Changxin · July 24, 2022, 1:45pm

Hi, are there some functions like

Enum.find_first(enumerable, x -> boolen())
# or
Enum.fliter_first(enumerable, func)
Enum.remove_first(enumerable, func)

I don’t want to traverse a whole list, but some implements like below are not so efficent.

def filter_first([], _func), do: {nil, []}
def filter_first([h | t], func) do
  case func.(h) do
    true -> {h, t}
    false ->
      {first, left} = filter_first(t, func)
      {first, [h | left]}
  end
end

are there some efficient ways to make it?

kokolegorille · July 24, 2022, 1:47pm

Hello and welcome,

You could use Enum.find, as it returns the first match…

hst337 · July 24, 2022, 2:22pm

The most efficient and simple solution is to use pathex

To define first element in an enumerable which satisfies the condition (for which func returns true), you can write something like

import Pathex; import Pathex.Lenses
path_to_first = some() ~> filtering(func)

And you can use this path to delete, set, update, etc. using Pathex verbs like

Pathex.delete(enumerable, path_to_first)
Pathex.set(enumerable, path_to_first, new_value)
Pathex.over(enumerable, path_to_first, fn old_value -> old_value + 2 end)

al2o3cr · July 24, 2022, 5:40pm

Can you describe what you’re concerned about with regards to efficiency with that code?

One minor issue I see is that filter_first with a predicate that returns false for every element in the list will create a new list despite not actually removing anything.
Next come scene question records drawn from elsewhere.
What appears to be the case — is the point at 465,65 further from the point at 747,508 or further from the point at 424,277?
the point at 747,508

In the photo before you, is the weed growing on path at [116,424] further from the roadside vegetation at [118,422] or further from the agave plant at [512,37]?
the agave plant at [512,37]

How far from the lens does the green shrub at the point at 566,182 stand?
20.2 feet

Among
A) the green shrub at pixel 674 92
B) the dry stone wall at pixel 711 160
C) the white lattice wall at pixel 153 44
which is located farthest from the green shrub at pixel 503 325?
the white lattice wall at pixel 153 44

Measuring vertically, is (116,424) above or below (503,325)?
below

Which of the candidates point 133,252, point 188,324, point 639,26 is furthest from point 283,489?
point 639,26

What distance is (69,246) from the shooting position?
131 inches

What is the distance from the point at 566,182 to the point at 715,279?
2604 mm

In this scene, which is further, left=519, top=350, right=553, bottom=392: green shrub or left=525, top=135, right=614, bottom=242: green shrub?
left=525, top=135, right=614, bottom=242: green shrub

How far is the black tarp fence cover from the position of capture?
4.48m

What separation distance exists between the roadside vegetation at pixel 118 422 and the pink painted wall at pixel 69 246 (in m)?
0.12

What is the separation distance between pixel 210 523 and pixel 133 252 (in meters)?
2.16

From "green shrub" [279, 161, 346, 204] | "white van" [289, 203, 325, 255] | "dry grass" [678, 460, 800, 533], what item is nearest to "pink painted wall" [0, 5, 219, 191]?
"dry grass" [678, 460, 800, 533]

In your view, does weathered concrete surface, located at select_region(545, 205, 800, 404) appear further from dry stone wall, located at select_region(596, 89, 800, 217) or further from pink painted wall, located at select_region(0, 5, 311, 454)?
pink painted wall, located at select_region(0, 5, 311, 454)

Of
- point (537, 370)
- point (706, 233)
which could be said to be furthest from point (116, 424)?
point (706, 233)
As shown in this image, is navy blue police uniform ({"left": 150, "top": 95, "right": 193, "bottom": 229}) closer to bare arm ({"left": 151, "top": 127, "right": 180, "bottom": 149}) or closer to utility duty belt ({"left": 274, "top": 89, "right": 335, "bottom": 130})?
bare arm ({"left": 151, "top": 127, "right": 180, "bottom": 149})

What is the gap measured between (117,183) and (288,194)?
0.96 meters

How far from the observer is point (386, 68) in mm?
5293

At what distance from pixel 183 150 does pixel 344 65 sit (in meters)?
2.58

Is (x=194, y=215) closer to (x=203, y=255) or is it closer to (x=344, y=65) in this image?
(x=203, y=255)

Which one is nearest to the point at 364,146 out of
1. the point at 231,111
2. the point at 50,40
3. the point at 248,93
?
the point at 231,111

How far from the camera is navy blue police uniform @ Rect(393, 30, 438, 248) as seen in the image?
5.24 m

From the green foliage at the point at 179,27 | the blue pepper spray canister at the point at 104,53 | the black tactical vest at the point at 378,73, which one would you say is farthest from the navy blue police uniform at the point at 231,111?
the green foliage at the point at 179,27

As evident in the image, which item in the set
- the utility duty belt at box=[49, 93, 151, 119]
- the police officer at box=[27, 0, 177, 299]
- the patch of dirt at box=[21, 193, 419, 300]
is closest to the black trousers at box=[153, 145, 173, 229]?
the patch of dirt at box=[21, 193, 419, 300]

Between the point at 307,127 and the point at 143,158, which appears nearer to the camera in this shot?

You could avoid that by distinguishing “nil was found in the list” from “nothing was found in the list”:

  def filter_first(list, func) do
    case do_filter_first(list, func) do
      {first, rest} ->
        {first, rest}

      :not_found ->
        {nil, list}
    end
  end

  def do_filter_first([], _func), do: :not_found
  def do_filter_first([h | t], func) do
    if func.(h) do
      {h, t}
    else
      case do_filter_first(t, func) do
        {first, rest} ->
          {first, [h | rest]}

        :not_found ->
          :not_found
      end
    end
  end

(if you squint just a little, you can see a Maybe monad happening here)

HOWEVER

If you have code that’s regularly removing elements from the middle of very long lists - the sort of lists where this optimization might be useful - consider picking a better data structure to support that operation.

hst337 · July 24, 2022, 5:44pm

There are two problems with original code.
First, it works only with lists.
Second, it is recursive, but it’s not tail recursion (or [item | recursive(tail)] kind of recursion). So it’ll perform some extra concatenations and will have all list items present on the stack

krstfk · July 24, 2022, 8:24pm

Pathex is a joy to work with, I put it in my deps by default. (Thank you)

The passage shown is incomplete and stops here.